Enrichment Pipeline (10 Fields)
Local LLM enrichment adds structured metadata to each chunk:
| Field | What it captures | Example |
|---|---|---|
summary | 1-2 sentence gist | "Debugging why Telegram bot drops messages under load" |
tags | Topic tags (3-7 per chunk) | "telegram, debugging, performance" |
importance | 1-10 relevance score | 8 (architecture decision) vs 2 (directory listing) |
intent | What was happening | debugging, designing, implementing, configuring |
primary_symbols | Key code entities | "TelegramBot, handleMessage, grammy" |
resolved_query | Question this answers (HyDE) | "How does the Telegram bot handle rate limiting?" |
epistemic_level | How proven is this | hypothesis, substantiated, validated |
version_scope | Version/system state | "grammy 1.32, Node 22, pre-Railway migration" |
debt_impact | Technical debt signal | introduction, resolution, none |
external_deps | Libraries/APIs mentioned | "grammy, Supabase, Railway" |
Backends
| Backend | How to start | Speed |
|---|---|---|
| Ollama (default) | ollama serve + ollama pull glm4 | ~1s/chunk (short), ~13s (long) |
| MLX (Apple Silicon) | python3 -m mlx_lm.server --model <model> --port 8080 | 21-87% faster |
| Gemini (cloud backfill) | Set GOOGLE_API_KEY | Batch API for bulk processing |
Local backends (Ollama, MLX) process content directly. External backends (Gemini) go through mandatory PII sanitization.
PII Sanitization
Before sending chunks to any external LLM API, content passes through a 3-layer sanitization pipeline:
- Regex — owner names, emails, file paths, IPs, JWTs, phone numbers, 1Password refs, GitHub username
- Known names dictionary — WhatsApp contacts + manual list (Hebrew + English, with nikud normalization)
- spaCy NER — catches unknown English person names (
en_core_web_smmodel)
The sanitizer is tightly coupled into the external enrichment path via build_external_prompt() — you cannot send content to Gemini or Groq without sanitizing first. Local enrichment (Ollama/MLX) is unaffected since content stays on-device.

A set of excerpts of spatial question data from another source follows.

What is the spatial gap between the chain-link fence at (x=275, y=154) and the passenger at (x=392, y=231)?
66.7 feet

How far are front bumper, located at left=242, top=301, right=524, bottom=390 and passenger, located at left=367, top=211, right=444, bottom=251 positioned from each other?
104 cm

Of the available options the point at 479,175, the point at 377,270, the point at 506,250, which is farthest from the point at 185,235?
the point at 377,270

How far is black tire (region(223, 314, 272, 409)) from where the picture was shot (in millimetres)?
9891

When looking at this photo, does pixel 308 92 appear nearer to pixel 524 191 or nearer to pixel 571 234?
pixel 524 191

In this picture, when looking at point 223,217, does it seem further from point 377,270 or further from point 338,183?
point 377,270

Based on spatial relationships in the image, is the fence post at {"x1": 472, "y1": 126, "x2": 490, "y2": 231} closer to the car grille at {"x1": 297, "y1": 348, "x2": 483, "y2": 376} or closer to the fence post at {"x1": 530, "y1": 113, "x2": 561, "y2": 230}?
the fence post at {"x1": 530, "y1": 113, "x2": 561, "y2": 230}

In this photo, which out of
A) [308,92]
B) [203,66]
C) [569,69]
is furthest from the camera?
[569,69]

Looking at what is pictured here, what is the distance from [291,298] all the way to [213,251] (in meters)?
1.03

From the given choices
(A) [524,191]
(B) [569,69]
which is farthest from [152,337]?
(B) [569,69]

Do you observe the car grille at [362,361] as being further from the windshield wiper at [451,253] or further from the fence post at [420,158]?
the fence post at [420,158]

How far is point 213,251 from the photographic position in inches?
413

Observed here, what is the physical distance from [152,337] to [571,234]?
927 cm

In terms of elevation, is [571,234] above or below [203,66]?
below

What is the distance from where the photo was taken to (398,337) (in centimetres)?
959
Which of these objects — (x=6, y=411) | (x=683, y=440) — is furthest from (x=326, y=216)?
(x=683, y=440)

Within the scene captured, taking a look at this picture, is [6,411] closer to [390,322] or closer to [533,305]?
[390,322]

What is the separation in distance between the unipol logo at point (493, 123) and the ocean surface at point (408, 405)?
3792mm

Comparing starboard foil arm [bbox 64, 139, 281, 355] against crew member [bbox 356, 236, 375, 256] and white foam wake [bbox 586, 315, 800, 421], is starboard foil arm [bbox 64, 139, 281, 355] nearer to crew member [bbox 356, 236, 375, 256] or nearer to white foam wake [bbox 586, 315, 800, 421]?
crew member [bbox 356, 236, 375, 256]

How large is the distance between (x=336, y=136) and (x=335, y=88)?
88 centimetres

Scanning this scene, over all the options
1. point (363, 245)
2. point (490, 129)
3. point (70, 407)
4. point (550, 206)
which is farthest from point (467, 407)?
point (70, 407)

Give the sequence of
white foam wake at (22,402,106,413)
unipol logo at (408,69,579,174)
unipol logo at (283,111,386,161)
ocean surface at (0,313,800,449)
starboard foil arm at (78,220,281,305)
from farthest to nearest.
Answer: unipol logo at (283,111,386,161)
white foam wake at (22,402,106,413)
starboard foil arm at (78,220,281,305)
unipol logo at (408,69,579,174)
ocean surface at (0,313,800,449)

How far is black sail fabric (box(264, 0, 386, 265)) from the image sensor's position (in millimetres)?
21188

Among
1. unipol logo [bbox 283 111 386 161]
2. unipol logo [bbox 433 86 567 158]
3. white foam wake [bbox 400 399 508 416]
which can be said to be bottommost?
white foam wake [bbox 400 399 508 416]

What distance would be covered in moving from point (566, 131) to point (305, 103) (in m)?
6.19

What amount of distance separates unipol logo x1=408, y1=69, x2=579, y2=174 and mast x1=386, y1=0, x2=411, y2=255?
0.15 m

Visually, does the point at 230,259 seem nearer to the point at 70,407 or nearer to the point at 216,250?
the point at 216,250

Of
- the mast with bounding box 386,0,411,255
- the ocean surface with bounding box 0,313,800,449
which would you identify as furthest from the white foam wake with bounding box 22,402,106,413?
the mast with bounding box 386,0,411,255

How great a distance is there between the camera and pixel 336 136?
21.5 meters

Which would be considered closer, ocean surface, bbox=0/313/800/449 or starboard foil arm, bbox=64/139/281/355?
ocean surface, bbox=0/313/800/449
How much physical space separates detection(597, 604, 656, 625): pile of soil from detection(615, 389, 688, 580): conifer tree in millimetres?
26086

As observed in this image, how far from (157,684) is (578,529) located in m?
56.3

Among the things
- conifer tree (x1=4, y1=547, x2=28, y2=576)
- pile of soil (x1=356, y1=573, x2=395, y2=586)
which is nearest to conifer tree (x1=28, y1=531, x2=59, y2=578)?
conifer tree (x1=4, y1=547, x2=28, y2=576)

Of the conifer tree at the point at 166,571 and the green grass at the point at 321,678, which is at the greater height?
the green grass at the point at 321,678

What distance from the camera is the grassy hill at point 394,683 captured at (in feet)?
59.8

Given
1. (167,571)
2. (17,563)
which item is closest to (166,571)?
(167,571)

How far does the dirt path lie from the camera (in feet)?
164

Replacements use stable hash-based pseudonyms ([PERSON_a1b2c3d4]) and a reversible mapping file saved locally.
Stack
- Language: Python 3.11+
- Embeddings: bge-large-en-v1.5 (sentence-transformers, 1024 dims)
- Vector DB: sqlite-vec (WAL mode, busy_timeout=5000ms)
- API: FastAPI (HTTP or Unix socket)
- Parser: tree-sitter (AST-aware code chunking)
- NER: spaCy en_core_web_sm (PII detection)
Source
BrainLayer is published at github.com/EtanHey/brainlayer (pip install brainlayer). The core indexing and search engine remains the same.